My BFF and I resolved last year to put together earthquake kits, and I did (she didn't ), so we've got that squared away. I do need to go through it and make sure the food is still good -- I think a few things were due to expire this spring. I also recently heard that you're not supposed to keep your emergency kit in the garage in case you're unable to reach it out there, so I need to find an easy-access place for it in the house -- probably the coat closet.
I'm going to put together earthquake/emergency kits (one for the house, one mini for each car, and a mini for my office--the cars and the office just in case something happens while we are out and about or while I'm at work) and plans on "what to do if..." Also, we were trying to decide between a couple houses to move into...were leaning toward a 100 year old brick house with a basement--old and lots of character, but have decided to go with the single story, no basement newer house--but it has an attached garage and a fenced yard.
Nah- nothing has changed. We have always had an emergency kit 'cause we live in hurricane country. In it we have access to a pretty large amount of cash, water, batteries, flashlights, radio, medical supplies, lots of non perishables. We rotate the batteries and water as needed.
In our car we have a similar kit w/o the cash.
We also have an emergency "meet up" plan. Though typing this I realize we need to update it since I am no longer working.
Pardon me while I
Nope. We've been well-prepared for many years for the emergencies that would happen in our area. I don't wear a tin-foil hat and don't consider myself a "prepper", but in the case of emergency, we're in good shape. Full pantry, medical supplies, backup generator, spare fuel, spare parts in general, a good support group and most importantly... skills. Get-home-kit in cars are updated by season, go-bags are as well. We have a family emergency plan in place. We're as good as we can get without having doom and gloom rule our lives.
No. We have no emergency kits or evacuation plans or anything like that, and we have no immediate plans to institute them. We can weather a bad storm that snows us in with no power for days, but that has nothing to do with recent geologic activity elsewhere. We have a generator, but I don't think it works. We've never had a desire to use it anyway, even with no power for 4 days.
I also live in a place that is not prone to natural disasters. The likelihood of an earthquake, tornado or tsunami are pretty low. Hurricanes can happen, but usually by the time they make it this far north it only amounts to a big windy thunderstorm. There are no volcanoes. Snow is our biggest risk factor, but we live in Maine. Mainers can handle snow.
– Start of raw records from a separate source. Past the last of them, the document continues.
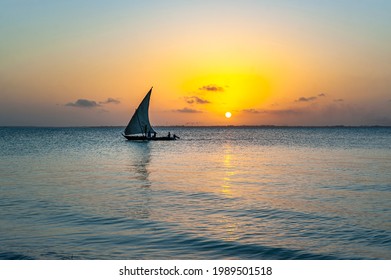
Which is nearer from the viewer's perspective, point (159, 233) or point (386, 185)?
point (159, 233)

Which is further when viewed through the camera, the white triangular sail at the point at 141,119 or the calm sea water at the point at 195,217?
the white triangular sail at the point at 141,119

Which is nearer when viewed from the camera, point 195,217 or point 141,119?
point 195,217

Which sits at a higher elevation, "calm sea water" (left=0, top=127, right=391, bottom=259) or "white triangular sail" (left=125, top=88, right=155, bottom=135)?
"white triangular sail" (left=125, top=88, right=155, bottom=135)

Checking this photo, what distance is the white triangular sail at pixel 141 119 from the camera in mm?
79312

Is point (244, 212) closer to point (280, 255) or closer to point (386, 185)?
point (280, 255)

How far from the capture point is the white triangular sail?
79.3 metres

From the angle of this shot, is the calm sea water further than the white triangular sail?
No

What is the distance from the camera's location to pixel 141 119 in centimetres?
8150

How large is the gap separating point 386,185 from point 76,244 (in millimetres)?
19364

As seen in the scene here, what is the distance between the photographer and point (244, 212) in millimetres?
18266

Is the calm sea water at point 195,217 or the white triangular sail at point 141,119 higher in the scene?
the white triangular sail at point 141,119

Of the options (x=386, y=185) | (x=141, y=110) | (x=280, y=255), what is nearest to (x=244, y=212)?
(x=280, y=255)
Reading that over I realize I probably sound naively invincible. I'm not--I just don't have any reason to think the risk of those types of emergencies is high enough to impact my day-to-day life at all.
We live about 1/2 mile from the ocean, but our 5th floor apartment stands on a high ridge so even if a tsunami like the one in Japan hit, we will still be fairly safe from the rise in water. Our chances of being blown up in a terrorist attack are probably greater, but we still go about our daily lives and don't think much about it.
One poignant thing about the Japan tsunami for me is that I have a lot of friends from Japan, and it really put a face on the disaster for me. Everyone I know is okay, but the tragedy itself really shook me up. It didn't really effect how I go about my life, but it did remind me of the fragility of life.